▶ [Quoted text]
▶
Is Your Alarm Still Working? The PSTN Switch-Off Explained for UK Businesses
BT Redcare closed in December 2025. The PSTN network switches off in January 2027. If your fire or intruder alarm uses an old phone line to signal, it may already be failing silently. Here's what you need to know.


Is Your Business Alarm System Still Working? The PSTN Switch-Off Explained
Here is an uncomfortable question.
When did you last have confirmation that your intruder alarm or fire alarm monitoring is actually communicating with the Alarm Receiving Centre?
Not "the alarm tested fine last month." Not "it went off when I triggered it." But confirmation that the signal pathway from your building to the monitoring centre is intact and functioning right now.
If your system relies on an old BT landline or a legacy signalling service to communicate, there is a real possibility the answer is: you do not know. And in some cases, the system has already stopped communicating entirely.
This is not scaremongering. It is the direct consequence of three overlapping changes to UK telecoms infrastructure that have been rolling out for several years and are now, in 2026, arriving at their most critical phase.
If you have an alarm system that communicates via a traditional phone line, or if you simply do not know how it communicates, then this article is for you.
What Is the PSTN and Why Does It Matter for Your Alarm?
The PSTN (Public Switched Telephone Network) is the analogue copper telephone infrastructure that has underpinned voice and data communications in the UK for well over a century.
For most of that time, it worked quietly in the background, routing phone calls and, critically for businesses, carrying the signals from fire alarms and intruder alarms to Alarm Receiving Centres.
It is estimated that around four million fire and security systems in the UK communicate to Alarm Receiving Centres using the PSTN network.
That is a significant number. And the network those four million systems depend on is being switched off.
The technology underpinning the landline network has been in operation for decades and has reached the end of its serviceable life. The PSTN is failing due to a lack of parts and, increasingly, environmental factors such as storms or heat-related faults. Suppliers are no longer manufacturing spare parts, and repairs now rely on recycling components from decommissioned sections of the network. Ofcom reported that 2024 saw a 45 percent increase in the number of PSTN incidents reported.
The final switch-off date for the UK PSTN network is 31 January 2027, by which point every analogue phone line and ISDN connection in the country will permanently cease to function.
That is the hard deadline. But as we will explain, several related changes have already happened, and if you have not acted, your alarm may already be affected.
Three Changes That Have Already Happened
The PSTN switch-off does not exist in isolation. It is part of a broader shift away from analogue infrastructure, and three specific changes are directly relevant to business alarm systems.
1. BT Redcare Closed in December 2025
This one matters most for businesses with monitored alarm systems, and it is the change that has caught the most people off guard.
BT Redcare was one of the most widely used alarm signalling services in the UK. Thousands of commercial fire alarms and intruder alarms used it to communicate activations to monitoring centres. BT Redcare operations closed in 2025, well before the final 2027 switch-off deadline.
◀
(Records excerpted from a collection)
▶
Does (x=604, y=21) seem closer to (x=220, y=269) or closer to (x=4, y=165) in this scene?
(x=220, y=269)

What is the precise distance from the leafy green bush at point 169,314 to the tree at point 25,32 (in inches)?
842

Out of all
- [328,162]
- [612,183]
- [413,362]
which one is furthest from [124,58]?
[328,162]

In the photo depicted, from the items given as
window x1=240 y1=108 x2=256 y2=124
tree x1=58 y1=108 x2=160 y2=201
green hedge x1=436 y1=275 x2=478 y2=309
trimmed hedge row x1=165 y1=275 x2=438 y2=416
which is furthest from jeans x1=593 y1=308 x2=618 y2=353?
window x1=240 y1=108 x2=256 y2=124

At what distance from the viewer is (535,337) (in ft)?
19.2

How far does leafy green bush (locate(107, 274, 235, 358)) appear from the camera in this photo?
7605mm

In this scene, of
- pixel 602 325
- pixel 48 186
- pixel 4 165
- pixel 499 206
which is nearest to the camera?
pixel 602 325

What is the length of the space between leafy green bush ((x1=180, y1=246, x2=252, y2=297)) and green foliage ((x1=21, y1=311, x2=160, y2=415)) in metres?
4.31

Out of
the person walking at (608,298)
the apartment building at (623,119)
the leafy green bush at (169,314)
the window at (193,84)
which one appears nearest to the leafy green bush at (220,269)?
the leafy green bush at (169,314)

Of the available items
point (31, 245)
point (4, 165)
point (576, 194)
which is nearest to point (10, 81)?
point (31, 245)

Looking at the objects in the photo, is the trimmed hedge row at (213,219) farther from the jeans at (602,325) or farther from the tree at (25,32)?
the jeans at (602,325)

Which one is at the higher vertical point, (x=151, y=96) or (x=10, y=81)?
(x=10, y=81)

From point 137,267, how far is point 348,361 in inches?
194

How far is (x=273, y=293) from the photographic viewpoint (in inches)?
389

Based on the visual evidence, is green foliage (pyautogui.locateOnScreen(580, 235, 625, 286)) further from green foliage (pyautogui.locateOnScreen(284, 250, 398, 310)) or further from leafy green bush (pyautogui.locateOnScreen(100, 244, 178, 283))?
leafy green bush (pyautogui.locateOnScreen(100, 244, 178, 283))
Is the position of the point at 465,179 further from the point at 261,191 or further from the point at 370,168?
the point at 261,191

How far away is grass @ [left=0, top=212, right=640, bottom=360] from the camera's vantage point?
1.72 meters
◀
▶ [Set problem 1] According to the article on the PSTN switch-off, why is the old phone network being shut down? Answer in one to three sentences.
▶ [Set problem 2] Pick up the article on the PSTN switch-off and business alarms after its last sentence and write the next part.

▶ [Exercise output 1] The technology behind the landline network has reached the end of its serviceable life and is failing because of a lack of parts and, increasingly, storms and heat-related faults. Suppliers no longer make spare parts, so repairs depend on recycling components from decommissioned sections of the network.

▶ [Exercise output 2]
Legacy Redcare systems rely on the "heartbeat" of a PSTN line. If you have not upgraded your alarm dialler to a dual-path GPRS and IP solution, your insurance may be void. Let that sit for a second.
If your alarm uses BT Redcare and you have not migrated to an alternative signalling solution, your system may look operational from the front panel. The alarm will still sound if triggered. But the signal to the monitoring centre, the part that actually calls for help, may not be going anywhere.
Your alarm is, in that scenario, a very expensive noise maker.
If you are not sure whether your system uses BT Redcare, your alarm installer or maintenance contractor should be your first call. This week, not next month.
2. 2G and 3G Mobile Networks Have Been Switched Off
Many alarm systems, particularly those installed or upgraded in the 2010s, were fitted with GSM communicators that transmitted alarm signals over the 2G or 3G mobile network as a backup path, or in some cases, as the primary path.
Many legacy alarm communicators and wireless security devices still rely on 2G or 3G connectivity. Some legacy systems will not notify the GSM unit when the SIM card has stopped communicating. This is one of the most common causes of silent system failure in older monitored alarm systems.
"Silent system failure." That phrase deserves emphasis. The system appears to work. It tests fine. The engineer visits and finds no fault on the panel. But the communication path, the thing that actually connects it to help, has gone.
The UK's major mobile networks completed their 2G and 3G switch-offs in 2024 and 2025 respectively. Any system relying on those networks for signalling is now operating without that communication path.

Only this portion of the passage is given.